START Document excerpt

Profession: Writer/Director/Producer

Credits: The Lonely Doll, Corpse Bride, Snow White, Buddy, Black Beauty, The Nightmare Before Christmas, The Secret Garden, Homeward Bound: The Incredible Journey, The Addams Family, Edward Scissorhands

Bio: Caroline Thompson grew up in a house full of books outside Washington, D.C., where she fell in love with horror novels, fantasy and children's classics. Her suburban Maryland neighborhood and favorite novel, Frankenstein, later inspired her horror novel, First Born, and first produced screenplay, Edward Scissorhands.

Thompson continued to explore horror and fantasy themes in screenplays for The Addams Family and the stop-motion animation features, The Nightmare Before Christmas and Corpse Bride. She ventured into children's classics, as well, writing screen adaptations of The Secret Garden and Homeward Bound: The Incredible Journey. And, despite WC. Fields' maxim, "Never work with animals or children," she took on the dual roles of screenwriter and director for Black Beauty, Buddy and Snow White: The Fairest of Them All. Most recently, she wrote, directed and produced The Hills Are Alive, a digi horror video made for the new technology.

Thompson lives with two dogs, four horses and various humans on a ranch in Ojai, Calif., where she aspires to be as sassy, irreverent, crotchety and wicked as her beloved high-school Latin teacher. Of her screenplays, Edward Scissorhands remains far and away her favorite.

1) What were you doing before you "made it"?

END Document excerpt
START Dataset extract

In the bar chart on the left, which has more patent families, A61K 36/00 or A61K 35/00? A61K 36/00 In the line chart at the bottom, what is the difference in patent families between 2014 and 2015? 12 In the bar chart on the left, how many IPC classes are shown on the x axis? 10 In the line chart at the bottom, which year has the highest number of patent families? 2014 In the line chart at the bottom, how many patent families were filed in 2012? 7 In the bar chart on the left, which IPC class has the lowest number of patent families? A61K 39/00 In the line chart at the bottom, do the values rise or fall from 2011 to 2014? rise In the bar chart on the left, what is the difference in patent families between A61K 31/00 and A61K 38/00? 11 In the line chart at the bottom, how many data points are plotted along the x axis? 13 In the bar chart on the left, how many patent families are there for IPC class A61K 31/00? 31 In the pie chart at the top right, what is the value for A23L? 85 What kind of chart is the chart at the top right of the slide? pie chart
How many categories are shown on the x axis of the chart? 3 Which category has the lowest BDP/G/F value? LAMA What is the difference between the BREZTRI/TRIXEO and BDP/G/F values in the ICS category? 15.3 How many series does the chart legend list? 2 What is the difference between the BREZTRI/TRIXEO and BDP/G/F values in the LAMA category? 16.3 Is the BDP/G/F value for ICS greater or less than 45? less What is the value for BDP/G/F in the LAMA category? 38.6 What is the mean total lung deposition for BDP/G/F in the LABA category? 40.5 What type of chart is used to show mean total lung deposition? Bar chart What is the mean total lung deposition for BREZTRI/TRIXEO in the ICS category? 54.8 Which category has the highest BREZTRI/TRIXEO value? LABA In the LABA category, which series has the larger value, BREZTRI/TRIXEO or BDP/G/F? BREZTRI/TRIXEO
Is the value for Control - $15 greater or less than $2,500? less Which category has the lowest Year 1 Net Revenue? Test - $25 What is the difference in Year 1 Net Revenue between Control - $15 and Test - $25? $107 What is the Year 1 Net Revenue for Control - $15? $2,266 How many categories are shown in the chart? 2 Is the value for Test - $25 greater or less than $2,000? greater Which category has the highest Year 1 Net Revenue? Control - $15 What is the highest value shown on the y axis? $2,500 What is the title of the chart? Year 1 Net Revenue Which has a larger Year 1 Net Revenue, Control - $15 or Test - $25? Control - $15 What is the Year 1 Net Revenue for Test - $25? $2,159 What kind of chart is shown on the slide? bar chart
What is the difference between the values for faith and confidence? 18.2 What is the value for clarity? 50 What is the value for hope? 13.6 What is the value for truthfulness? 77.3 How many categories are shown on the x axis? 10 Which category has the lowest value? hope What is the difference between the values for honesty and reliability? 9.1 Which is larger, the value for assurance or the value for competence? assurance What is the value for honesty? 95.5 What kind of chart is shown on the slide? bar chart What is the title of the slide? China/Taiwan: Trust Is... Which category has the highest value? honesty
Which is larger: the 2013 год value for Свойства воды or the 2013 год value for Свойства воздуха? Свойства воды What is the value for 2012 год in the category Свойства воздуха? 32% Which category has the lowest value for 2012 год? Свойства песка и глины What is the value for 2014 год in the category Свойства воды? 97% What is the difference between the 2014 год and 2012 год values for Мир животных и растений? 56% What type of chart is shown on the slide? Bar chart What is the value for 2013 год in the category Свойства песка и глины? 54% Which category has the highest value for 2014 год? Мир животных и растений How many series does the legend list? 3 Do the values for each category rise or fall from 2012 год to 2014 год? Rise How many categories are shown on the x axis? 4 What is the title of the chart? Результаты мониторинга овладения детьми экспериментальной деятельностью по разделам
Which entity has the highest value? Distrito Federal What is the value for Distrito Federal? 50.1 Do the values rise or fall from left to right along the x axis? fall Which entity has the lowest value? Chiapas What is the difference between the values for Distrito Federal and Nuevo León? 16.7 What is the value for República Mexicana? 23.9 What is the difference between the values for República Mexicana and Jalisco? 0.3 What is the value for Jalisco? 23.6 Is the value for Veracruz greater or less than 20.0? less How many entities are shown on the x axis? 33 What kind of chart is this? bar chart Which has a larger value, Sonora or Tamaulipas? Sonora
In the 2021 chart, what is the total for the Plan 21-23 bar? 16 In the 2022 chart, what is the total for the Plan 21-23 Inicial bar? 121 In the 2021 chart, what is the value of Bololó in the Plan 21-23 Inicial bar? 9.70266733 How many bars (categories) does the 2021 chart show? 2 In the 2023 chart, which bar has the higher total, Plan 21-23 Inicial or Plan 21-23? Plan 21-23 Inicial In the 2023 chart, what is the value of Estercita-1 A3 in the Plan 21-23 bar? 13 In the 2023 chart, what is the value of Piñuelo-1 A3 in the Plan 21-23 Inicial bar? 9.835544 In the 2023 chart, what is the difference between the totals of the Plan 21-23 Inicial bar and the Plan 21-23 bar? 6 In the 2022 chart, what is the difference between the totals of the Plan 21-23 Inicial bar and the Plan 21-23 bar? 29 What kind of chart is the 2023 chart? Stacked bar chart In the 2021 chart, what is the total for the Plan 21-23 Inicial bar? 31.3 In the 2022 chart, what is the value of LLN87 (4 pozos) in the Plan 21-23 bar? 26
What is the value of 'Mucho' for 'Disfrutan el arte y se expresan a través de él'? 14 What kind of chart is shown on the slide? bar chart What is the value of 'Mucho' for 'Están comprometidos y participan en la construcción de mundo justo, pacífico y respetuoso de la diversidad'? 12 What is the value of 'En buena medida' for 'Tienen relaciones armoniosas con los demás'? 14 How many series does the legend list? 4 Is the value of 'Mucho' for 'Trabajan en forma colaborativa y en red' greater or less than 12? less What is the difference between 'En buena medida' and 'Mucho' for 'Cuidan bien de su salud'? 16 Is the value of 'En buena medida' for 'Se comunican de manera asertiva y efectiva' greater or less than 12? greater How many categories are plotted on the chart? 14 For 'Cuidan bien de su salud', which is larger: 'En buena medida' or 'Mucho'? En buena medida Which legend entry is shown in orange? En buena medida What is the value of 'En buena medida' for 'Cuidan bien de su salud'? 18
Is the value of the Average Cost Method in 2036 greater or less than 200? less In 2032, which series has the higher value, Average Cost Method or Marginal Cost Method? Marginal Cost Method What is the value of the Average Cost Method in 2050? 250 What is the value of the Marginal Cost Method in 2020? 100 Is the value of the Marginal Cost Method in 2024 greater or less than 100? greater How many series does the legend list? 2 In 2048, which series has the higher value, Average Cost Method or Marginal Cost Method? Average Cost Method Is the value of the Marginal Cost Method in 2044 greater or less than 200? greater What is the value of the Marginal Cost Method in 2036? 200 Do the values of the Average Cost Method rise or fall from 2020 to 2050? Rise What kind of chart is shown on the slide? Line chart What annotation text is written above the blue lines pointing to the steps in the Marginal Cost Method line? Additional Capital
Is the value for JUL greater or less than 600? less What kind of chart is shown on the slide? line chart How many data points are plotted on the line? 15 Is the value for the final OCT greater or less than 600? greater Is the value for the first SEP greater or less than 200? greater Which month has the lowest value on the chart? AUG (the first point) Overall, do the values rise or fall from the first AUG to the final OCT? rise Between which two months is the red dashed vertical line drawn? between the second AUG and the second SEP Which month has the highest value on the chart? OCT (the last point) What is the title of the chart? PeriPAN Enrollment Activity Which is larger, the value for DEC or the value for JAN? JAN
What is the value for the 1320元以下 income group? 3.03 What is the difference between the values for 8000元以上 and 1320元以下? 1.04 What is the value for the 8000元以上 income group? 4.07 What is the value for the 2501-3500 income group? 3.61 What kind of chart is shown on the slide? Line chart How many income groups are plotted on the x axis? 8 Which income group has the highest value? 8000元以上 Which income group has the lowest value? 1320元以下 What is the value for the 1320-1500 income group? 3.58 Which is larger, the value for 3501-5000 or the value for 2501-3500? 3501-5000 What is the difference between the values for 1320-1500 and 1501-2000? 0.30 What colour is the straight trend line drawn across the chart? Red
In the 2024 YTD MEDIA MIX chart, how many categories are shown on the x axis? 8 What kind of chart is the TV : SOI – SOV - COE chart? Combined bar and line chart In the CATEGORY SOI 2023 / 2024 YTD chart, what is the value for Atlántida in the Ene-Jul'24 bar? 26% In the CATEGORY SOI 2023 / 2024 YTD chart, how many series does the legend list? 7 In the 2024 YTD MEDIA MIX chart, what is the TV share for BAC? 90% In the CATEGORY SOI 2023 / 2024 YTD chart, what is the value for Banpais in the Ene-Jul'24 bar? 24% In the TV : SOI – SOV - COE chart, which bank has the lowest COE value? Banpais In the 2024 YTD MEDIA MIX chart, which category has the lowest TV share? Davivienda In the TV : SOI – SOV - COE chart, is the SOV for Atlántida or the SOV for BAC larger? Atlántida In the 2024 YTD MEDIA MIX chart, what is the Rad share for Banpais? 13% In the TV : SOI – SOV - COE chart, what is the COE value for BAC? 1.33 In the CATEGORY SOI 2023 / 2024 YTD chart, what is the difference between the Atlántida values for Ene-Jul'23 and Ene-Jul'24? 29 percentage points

END Dataset extract

#### [Work instruction]
Answer these questions from the Caroline Thompson bio:
(a) Which favorite novel helped inspire her horror novel and her first produced screenplay?
(b) Which three films did she both write and direct?
(c) Where is the ranch she lives on?

#### [Response for this exercise]
(a) Frankenstein
(b) Black Beauty, Buddy and Snow White: The Fairest of Them All
(c) Ojai, Calif.